-------- 选段 --------

There is a fence with n posts, each post can be painted with one of the k colors.
You have to paint all the posts such that no more than two adjacent fence posts have the same color.
Return the total number of ways you can paint the fence.
Note:
n and k are non-negative integers.

--------

## 任务清单:
1. 根据上面的选段，题目最终要求返回什么？
2. 列出上面选段对粉刷方式和输入所规定的全部要求，包括注释中的一条。

-------- 提取条目 --------

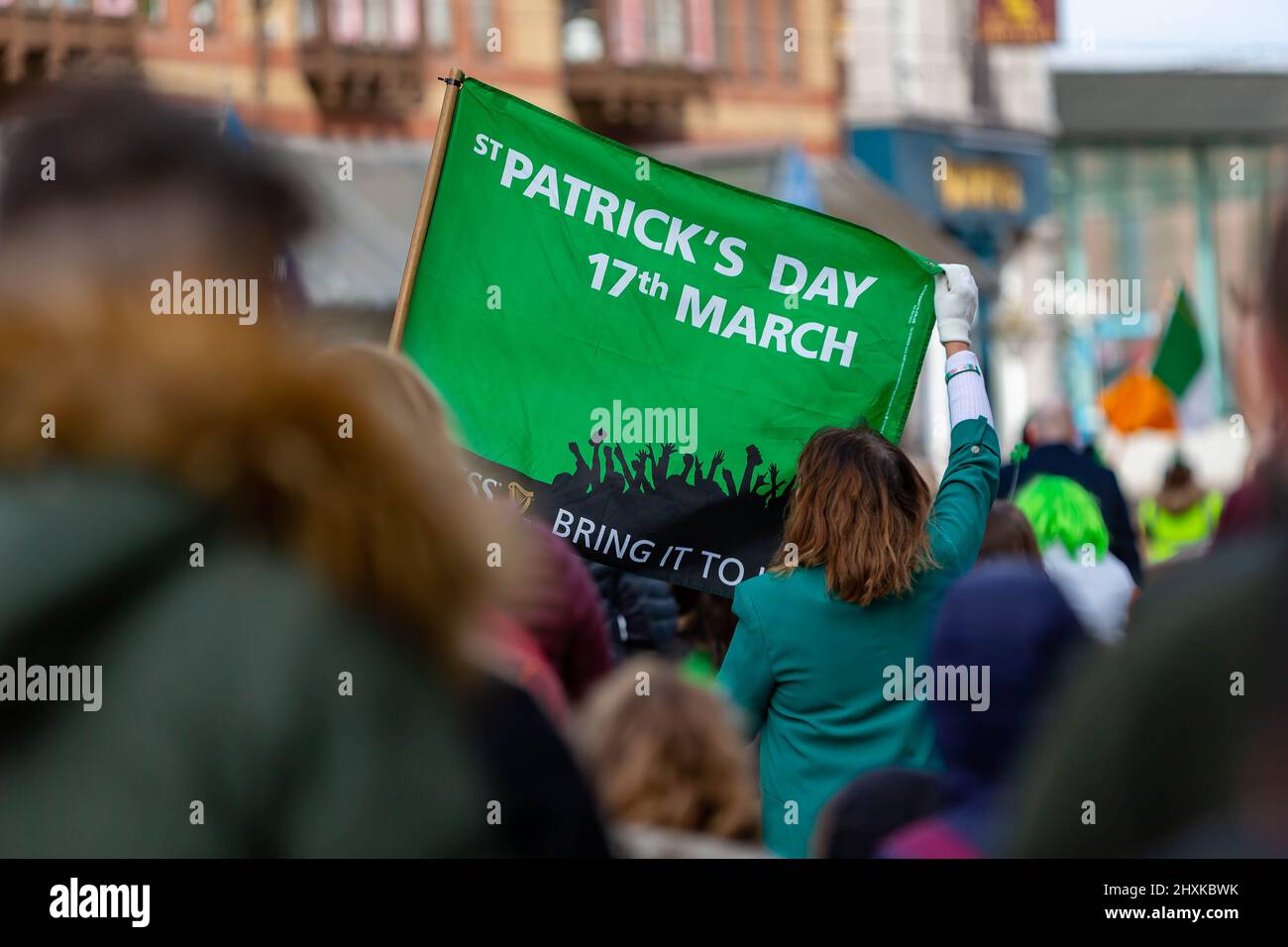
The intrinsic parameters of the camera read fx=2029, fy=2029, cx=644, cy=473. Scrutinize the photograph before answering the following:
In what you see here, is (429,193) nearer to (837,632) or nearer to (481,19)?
(837,632)

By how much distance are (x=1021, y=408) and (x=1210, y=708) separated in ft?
94.2

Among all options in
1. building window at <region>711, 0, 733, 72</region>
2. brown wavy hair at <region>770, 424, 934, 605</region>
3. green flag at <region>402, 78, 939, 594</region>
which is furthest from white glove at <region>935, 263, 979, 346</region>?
building window at <region>711, 0, 733, 72</region>

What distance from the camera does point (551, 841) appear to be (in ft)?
6.24

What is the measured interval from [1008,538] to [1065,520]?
101cm

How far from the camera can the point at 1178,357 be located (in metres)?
13.8

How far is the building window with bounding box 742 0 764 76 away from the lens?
25.3 m

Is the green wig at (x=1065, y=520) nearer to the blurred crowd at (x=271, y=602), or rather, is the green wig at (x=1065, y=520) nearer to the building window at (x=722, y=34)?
the blurred crowd at (x=271, y=602)

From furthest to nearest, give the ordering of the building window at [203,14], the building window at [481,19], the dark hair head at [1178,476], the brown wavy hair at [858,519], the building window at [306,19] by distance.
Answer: the building window at [481,19] < the building window at [306,19] < the building window at [203,14] < the dark hair head at [1178,476] < the brown wavy hair at [858,519]

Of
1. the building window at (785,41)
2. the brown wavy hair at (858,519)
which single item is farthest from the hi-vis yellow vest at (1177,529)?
the building window at (785,41)

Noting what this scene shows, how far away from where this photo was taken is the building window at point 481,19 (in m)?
21.9

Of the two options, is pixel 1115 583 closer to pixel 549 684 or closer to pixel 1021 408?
pixel 549 684

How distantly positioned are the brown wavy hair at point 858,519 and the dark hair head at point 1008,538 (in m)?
1.35

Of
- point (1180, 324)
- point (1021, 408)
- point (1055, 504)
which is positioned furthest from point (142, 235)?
point (1021, 408)

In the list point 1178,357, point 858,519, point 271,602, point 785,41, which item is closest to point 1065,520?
point 858,519
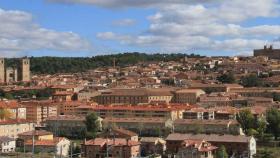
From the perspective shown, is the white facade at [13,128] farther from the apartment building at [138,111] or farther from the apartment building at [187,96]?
the apartment building at [187,96]

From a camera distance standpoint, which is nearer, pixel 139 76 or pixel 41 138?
pixel 41 138

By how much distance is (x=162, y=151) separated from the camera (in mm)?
23609

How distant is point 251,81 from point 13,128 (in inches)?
1062

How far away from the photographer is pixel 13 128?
94.0ft

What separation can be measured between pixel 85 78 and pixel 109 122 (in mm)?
34517

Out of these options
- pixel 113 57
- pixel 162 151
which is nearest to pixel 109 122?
pixel 162 151

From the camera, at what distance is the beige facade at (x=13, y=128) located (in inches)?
1100

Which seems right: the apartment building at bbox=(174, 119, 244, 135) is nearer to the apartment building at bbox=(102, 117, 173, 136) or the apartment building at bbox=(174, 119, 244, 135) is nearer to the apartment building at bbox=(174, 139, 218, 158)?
the apartment building at bbox=(102, 117, 173, 136)

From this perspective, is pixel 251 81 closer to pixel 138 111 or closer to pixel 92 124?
pixel 138 111

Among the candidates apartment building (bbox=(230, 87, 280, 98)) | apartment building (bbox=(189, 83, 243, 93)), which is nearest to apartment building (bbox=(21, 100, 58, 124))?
apartment building (bbox=(230, 87, 280, 98))

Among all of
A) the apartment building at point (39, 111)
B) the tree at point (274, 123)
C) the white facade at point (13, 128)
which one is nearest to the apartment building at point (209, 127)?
the tree at point (274, 123)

--------

## 逐题解答:
1. 粉刷栅栏的方法总数。

2.
1. 每根柱子只能用 k 种颜色中的一种粉刷。
2. 所有柱子都必须粉刷。
3. 同色的相邻柱子不能超过两根。
4. n 和 k 都是非负整数。